Vis-à-vis des particuliers qui seraient tentés de restreindre l’étendue des pâturages, ce n’est plus par voie de pétition, mais bien à force de sentences judiciaires que les paysans savent se protéger. Un arrêt du parlement de Toulouse maintient « les manans de Villeneuve-les-Maguelonne au droit de faire paître leur bétail dans toute la juridiction. » Défense à l’évêque de Montpellier, seigneur du lieu, d’inféoder les terrains dont il s’agit, lors même qu’ils pourraient être mis en culture. Ailleurs, les défrichemens sont-ils déjà opérés, le tribunal décide « qu’il sera vérifié par experts si, en dehors des landes nouvellement converties en prairies, les landes conservées suffisent à la dépaissance des bestiaux ». Les taxes énormes qu’elles avaient dû payer pendant la guerre de Trente ans avaient forcé beaucoup de paroisses à vendre leurs droits d’usage. Un édit postérieur les autorisa à rentrer, par une sorte d’expropriation, dans tous ceux qu’elles avaient aliénés depuis 1620 ; un très petit nombre usa de cette faculté.

*DONNÉES FOURNIES*

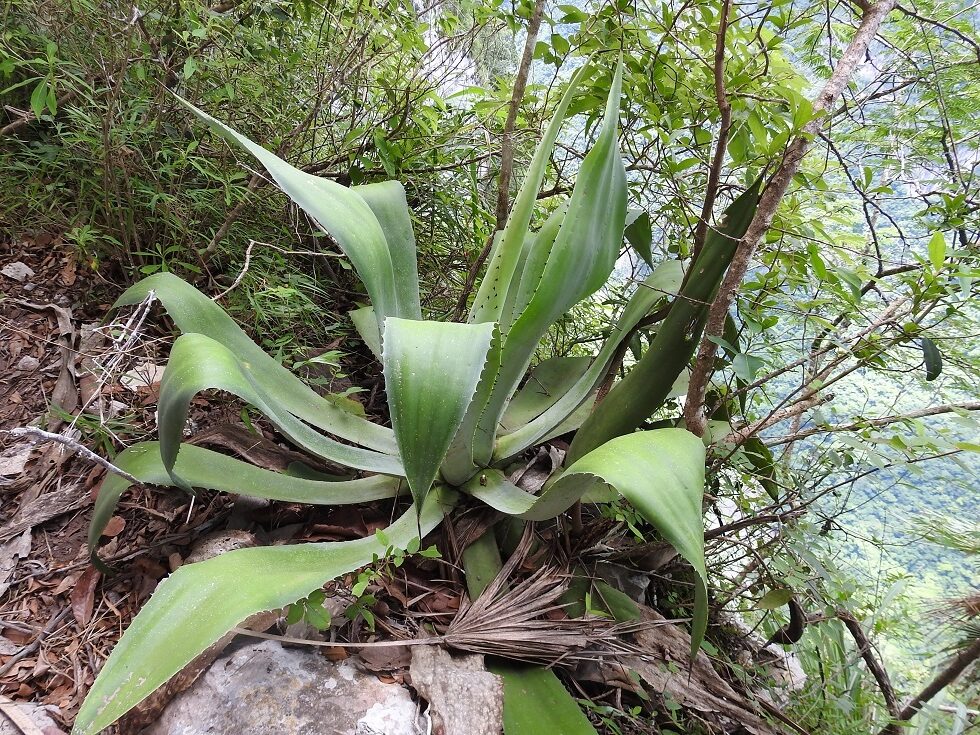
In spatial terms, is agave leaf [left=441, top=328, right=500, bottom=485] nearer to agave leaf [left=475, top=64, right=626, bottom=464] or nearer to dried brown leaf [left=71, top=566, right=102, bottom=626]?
agave leaf [left=475, top=64, right=626, bottom=464]

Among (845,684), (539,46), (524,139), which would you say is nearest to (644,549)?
(845,684)

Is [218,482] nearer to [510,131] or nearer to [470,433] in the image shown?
[470,433]

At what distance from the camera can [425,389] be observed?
0.62m

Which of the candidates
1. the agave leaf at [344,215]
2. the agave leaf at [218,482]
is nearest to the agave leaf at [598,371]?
the agave leaf at [218,482]

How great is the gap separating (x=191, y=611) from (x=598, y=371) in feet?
2.31

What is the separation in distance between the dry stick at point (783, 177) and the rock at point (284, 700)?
61cm

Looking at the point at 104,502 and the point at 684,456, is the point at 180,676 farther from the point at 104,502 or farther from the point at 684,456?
the point at 684,456

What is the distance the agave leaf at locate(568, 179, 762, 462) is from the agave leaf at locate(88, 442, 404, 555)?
1.28 feet

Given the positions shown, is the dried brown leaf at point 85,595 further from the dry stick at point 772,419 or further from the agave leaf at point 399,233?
the dry stick at point 772,419

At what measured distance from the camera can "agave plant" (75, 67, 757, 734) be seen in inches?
23.2

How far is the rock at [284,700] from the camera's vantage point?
641mm

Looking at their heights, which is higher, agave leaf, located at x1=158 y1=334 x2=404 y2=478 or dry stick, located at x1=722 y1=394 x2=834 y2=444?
dry stick, located at x1=722 y1=394 x2=834 y2=444

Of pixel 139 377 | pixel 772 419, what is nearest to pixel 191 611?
pixel 139 377

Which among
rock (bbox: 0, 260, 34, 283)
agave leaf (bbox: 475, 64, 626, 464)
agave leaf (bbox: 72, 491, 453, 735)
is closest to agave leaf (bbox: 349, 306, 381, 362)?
agave leaf (bbox: 475, 64, 626, 464)
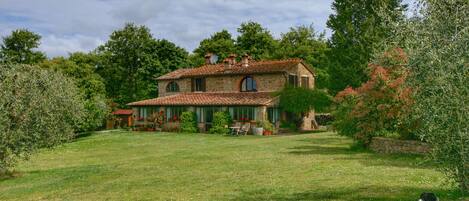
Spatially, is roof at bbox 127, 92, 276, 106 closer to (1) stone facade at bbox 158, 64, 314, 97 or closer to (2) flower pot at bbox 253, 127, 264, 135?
(1) stone facade at bbox 158, 64, 314, 97

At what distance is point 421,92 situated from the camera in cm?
967

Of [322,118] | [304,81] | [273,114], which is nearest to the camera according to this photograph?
[273,114]

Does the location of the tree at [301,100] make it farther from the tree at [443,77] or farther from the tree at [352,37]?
the tree at [443,77]

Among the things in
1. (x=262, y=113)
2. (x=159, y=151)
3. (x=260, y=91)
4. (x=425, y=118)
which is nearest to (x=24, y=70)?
(x=159, y=151)

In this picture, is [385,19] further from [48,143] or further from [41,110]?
[48,143]

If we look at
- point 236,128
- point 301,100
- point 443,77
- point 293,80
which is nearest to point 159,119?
point 236,128

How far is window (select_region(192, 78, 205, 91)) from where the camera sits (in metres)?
50.6

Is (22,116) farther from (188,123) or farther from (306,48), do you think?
(306,48)

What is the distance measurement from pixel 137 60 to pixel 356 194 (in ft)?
183

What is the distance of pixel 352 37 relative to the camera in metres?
46.9

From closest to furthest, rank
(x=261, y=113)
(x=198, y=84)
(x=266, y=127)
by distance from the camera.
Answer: (x=266, y=127), (x=261, y=113), (x=198, y=84)

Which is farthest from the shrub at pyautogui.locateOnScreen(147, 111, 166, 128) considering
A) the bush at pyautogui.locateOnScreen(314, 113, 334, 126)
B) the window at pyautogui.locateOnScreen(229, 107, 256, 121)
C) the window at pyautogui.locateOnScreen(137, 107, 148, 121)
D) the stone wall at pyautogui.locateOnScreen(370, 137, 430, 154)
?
the stone wall at pyautogui.locateOnScreen(370, 137, 430, 154)

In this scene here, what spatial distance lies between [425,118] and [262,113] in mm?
32164

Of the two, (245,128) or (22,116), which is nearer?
(22,116)
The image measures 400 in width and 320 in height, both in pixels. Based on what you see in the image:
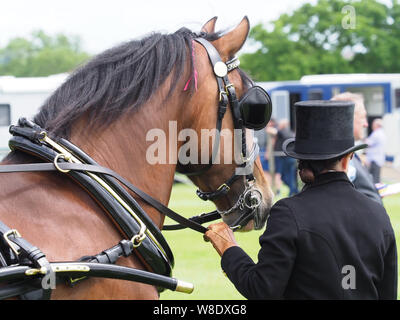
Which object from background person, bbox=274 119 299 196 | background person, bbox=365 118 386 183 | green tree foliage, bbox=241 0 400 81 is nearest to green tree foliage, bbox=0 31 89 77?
green tree foliage, bbox=241 0 400 81

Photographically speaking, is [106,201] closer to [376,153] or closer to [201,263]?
[201,263]

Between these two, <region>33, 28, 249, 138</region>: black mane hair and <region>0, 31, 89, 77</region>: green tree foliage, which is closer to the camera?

*CONSIGNE*
Peux-tu recopier intégralement, sans y changer un seul caractère, l'extrait sur les droits de pâturage qui figure plus haut ?

*SOLUTION PROPOSÉE*
Vis-à-vis des particuliers qui seraient tentés de restreindre l’étendue des pâturages, ce n’est plus par voie de pétition, mais bien à force de sentences judiciaires que les paysans savent se protéger. Un arrêt du parlement de Toulouse maintient « les manans de Villeneuve-les-Maguelonne au droit de faire paître leur bétail dans toute la juridiction. » Défense à l’évêque de Montpellier, seigneur du lieu, d’inféoder les terrains dont il s’agit, lors même qu’ils pourraient être mis en culture. Ailleurs, les défrichemens sont-ils déjà opérés, le tribunal décide « qu’il sera vérifié par experts si, en dehors des landes nouvellement converties en prairies, les landes conservées suffisent à la dépaissance des bestiaux ». Les taxes énormes qu’elles avaient dû payer pendant la guerre de Trente ans avaient forcé beaucoup de paroisses à vendre leurs droits d’usage. Un édit postérieur les autorisa à rentrer, par une sorte d’expropriation, dans tous ceux qu’elles avaient aliénés depuis 1620 ; un très petit nombre usa de cette faculté.